[Collected data entries]
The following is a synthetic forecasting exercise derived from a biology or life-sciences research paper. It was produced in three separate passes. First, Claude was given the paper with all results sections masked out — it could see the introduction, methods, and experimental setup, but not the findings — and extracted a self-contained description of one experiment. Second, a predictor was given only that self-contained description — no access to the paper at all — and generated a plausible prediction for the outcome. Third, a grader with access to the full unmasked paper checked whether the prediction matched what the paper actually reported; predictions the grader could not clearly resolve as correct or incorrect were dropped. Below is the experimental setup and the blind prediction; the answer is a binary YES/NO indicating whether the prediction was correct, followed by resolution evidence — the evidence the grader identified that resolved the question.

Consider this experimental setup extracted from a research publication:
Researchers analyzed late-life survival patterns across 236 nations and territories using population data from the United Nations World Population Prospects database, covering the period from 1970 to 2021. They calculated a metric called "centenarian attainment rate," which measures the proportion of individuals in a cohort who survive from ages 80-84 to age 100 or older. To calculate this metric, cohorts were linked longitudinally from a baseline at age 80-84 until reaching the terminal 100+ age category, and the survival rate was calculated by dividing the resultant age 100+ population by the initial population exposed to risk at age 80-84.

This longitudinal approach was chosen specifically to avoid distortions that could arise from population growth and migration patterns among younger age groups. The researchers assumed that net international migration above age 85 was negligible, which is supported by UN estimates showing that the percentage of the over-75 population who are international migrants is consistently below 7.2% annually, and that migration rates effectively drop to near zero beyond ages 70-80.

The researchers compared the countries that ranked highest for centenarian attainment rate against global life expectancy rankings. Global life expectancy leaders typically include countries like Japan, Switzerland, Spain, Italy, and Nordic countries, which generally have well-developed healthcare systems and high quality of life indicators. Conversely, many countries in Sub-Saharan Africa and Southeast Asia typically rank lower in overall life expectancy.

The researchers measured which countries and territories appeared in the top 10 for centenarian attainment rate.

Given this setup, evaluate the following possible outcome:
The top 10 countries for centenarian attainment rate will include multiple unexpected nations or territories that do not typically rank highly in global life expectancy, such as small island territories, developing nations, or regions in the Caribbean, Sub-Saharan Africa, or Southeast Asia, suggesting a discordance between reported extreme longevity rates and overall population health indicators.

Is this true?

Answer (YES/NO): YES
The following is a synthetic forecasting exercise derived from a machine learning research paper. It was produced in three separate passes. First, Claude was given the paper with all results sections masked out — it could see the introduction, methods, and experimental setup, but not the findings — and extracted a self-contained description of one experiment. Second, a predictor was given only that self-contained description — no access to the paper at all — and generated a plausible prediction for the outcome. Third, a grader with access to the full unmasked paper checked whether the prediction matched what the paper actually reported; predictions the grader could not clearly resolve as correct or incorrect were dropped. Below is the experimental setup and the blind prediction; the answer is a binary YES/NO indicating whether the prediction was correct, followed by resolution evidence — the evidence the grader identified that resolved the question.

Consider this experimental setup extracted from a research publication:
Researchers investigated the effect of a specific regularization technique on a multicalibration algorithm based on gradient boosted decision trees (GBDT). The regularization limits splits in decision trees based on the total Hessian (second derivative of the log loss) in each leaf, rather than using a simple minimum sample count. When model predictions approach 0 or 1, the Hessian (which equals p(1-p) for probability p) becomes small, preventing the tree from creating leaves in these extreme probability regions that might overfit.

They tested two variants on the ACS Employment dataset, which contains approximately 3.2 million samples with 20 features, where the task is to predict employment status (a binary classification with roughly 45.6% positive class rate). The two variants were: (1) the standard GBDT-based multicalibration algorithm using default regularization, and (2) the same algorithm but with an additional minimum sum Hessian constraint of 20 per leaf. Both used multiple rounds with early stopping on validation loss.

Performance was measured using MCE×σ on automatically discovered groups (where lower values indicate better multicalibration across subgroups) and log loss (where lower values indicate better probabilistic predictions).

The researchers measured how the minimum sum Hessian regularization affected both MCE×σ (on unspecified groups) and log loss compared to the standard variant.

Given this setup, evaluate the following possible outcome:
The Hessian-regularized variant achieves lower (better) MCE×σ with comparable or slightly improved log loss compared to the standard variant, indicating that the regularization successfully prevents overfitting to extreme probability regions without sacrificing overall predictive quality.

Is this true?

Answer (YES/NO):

• **EXERCISE INSTRUCTIONS**
Each line that contains the string "global" should be copied from the data above.

• **SOLUTION**
The researchers compared the countries that ranked highest for centenarian attainment rate against global life expectancy rankings. Global life expectancy leaders typically include countries like Japan, Switzerland, Spain, Italy, and Nordic countries, which generally have well-developed healthcare systems and high quality of life indicators. Conversely, many countries in Sub-Saharan Africa and Southeast Asia typically rank lower in overall life expectancy.
The top 10 countries for centenarian attainment rate will include multiple unexpected nations or territories that do not typically rank highly in global life expectancy, such as small island territories, developing nations, or regions in the Caribbean, Sub-Saharan Africa, or Southeast Asia, suggesting a discordance between reported extreme longevity rates and overall population health indicators.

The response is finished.